- [WHAT YOU HAVE TO DO]:
Return each entry word for word and skip its pictures.

==== INPUT

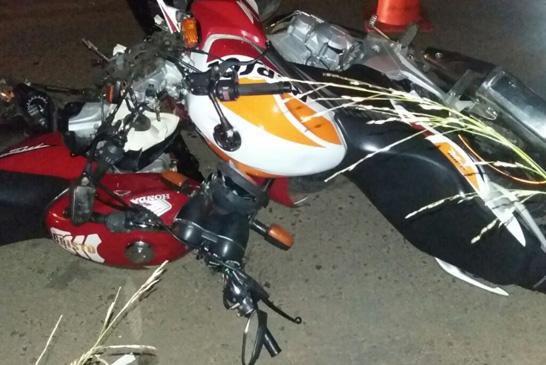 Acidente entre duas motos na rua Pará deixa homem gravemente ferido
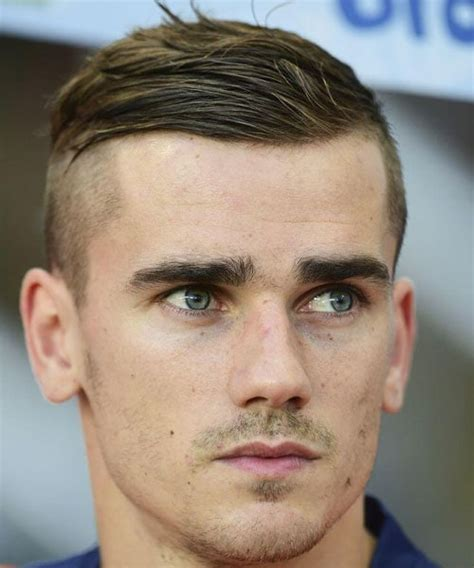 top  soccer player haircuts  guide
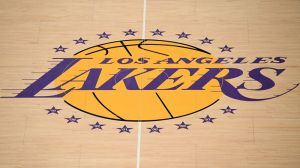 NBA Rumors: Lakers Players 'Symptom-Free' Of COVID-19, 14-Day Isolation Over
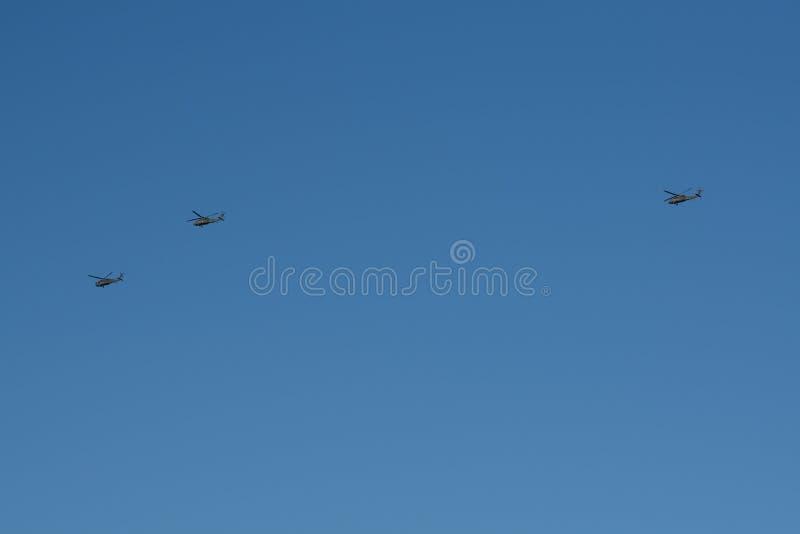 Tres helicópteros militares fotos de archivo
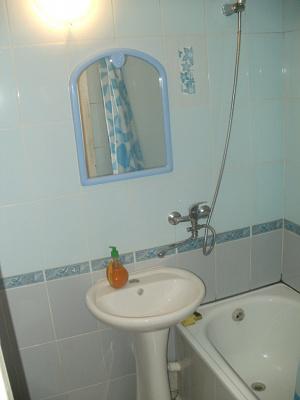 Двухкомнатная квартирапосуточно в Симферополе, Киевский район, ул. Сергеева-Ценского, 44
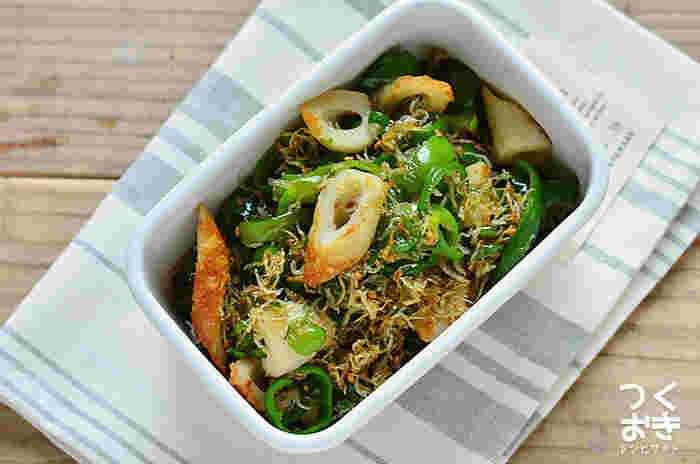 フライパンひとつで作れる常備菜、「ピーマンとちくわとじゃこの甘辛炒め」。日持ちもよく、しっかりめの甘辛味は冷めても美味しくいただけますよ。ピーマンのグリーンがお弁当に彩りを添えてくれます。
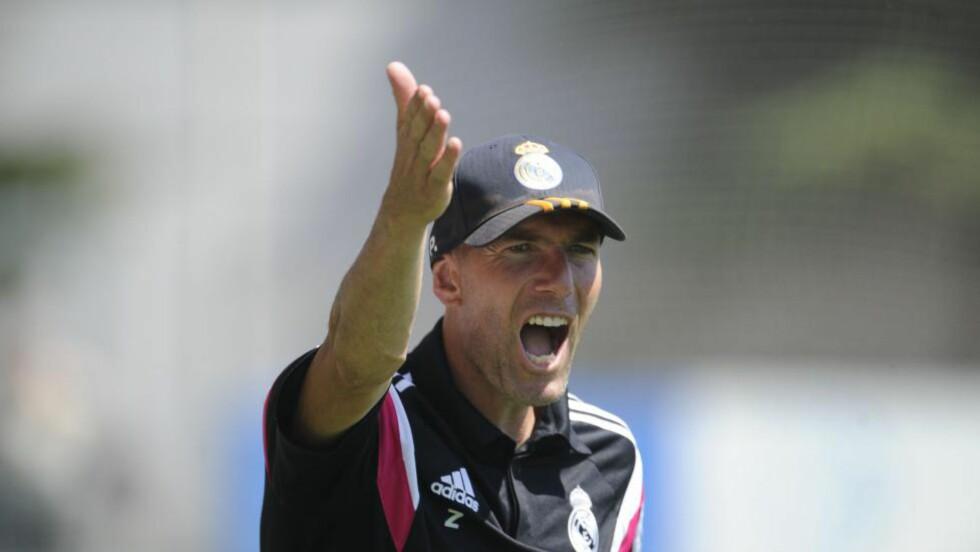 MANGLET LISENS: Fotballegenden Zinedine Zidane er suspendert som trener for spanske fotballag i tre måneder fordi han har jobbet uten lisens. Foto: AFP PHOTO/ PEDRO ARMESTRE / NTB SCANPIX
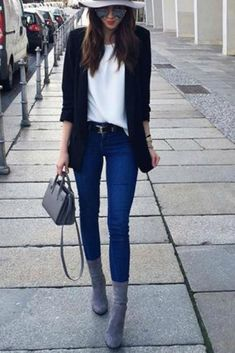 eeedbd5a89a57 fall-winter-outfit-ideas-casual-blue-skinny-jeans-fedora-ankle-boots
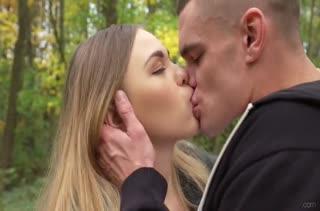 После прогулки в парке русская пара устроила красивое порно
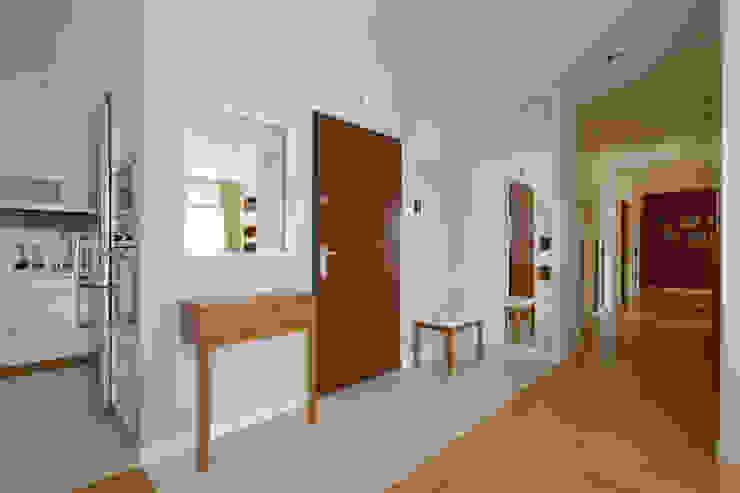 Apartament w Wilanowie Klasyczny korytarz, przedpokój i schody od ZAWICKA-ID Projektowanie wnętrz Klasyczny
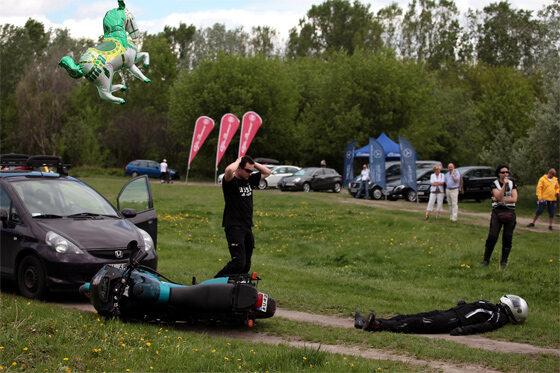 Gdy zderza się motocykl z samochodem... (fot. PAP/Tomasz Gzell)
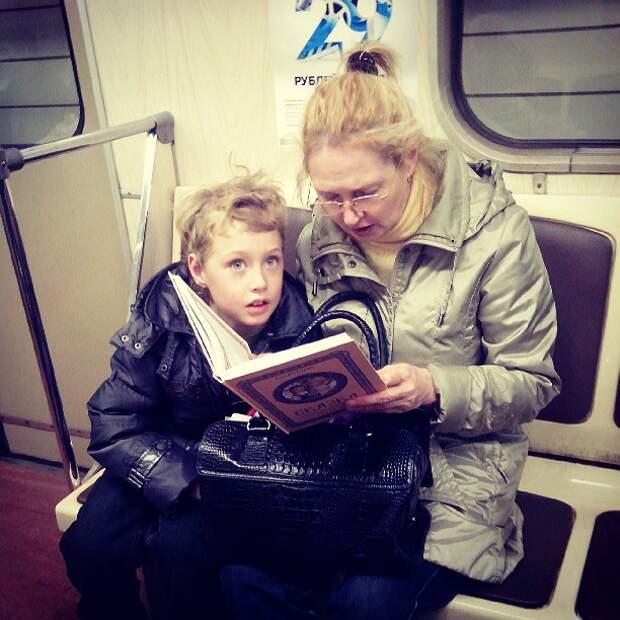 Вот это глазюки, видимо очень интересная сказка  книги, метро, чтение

========

- [RESPONSE AREA]:
 Acidente entre duas motos na rua Pará deixa homem gravemente ferido
 top  soccer player haircuts  guide
 NBA Rumors: Lakers Players 'Symptom-Free' Of COVID-19, 14-Day Isolation Over
 Tres helicópteros militares fotos de archivo
 Двухкомнатная квартирапосуточно в Симферополе, Киевский район, ул. Сергеева-Ценского, 44
 フライパンひとつで作れる常備菜、「ピーマンとちくわとじゃこの甘辛炒め」。日持ちもよく、しっかりめの甘辛味は冷めても美味しくいただけますよ。ピーマンのグリーンがお弁当に彩りを添えてくれます。
 MANGLET LISENS: Fotballegenden Zinedine Zidane er suspendert som trener for spanske fotballag i tre måneder fordi han har jobbet uten lisens. Foto: AFP PHOTO/ PEDRO ARMESTRE / NTB SCANPIX
 eeedbd5a89a57 fall-winter-outfit-ideas-casual-blue-skinny-jeans-fedora-ankle-boots
 После прогулки в парке русская пара устроила красивое порно
 Apartament w Wilanowie Klasyczny korytarz, przedpokój i schody od ZAWICKA-ID Projektowanie wnętrz Klasyczny
 Gdy zderza się motocykl z samochodem... (fot. PAP/Tomasz Gzell)
 Вот это глазюки, видимо очень интересная сказка  книги, метро, чтение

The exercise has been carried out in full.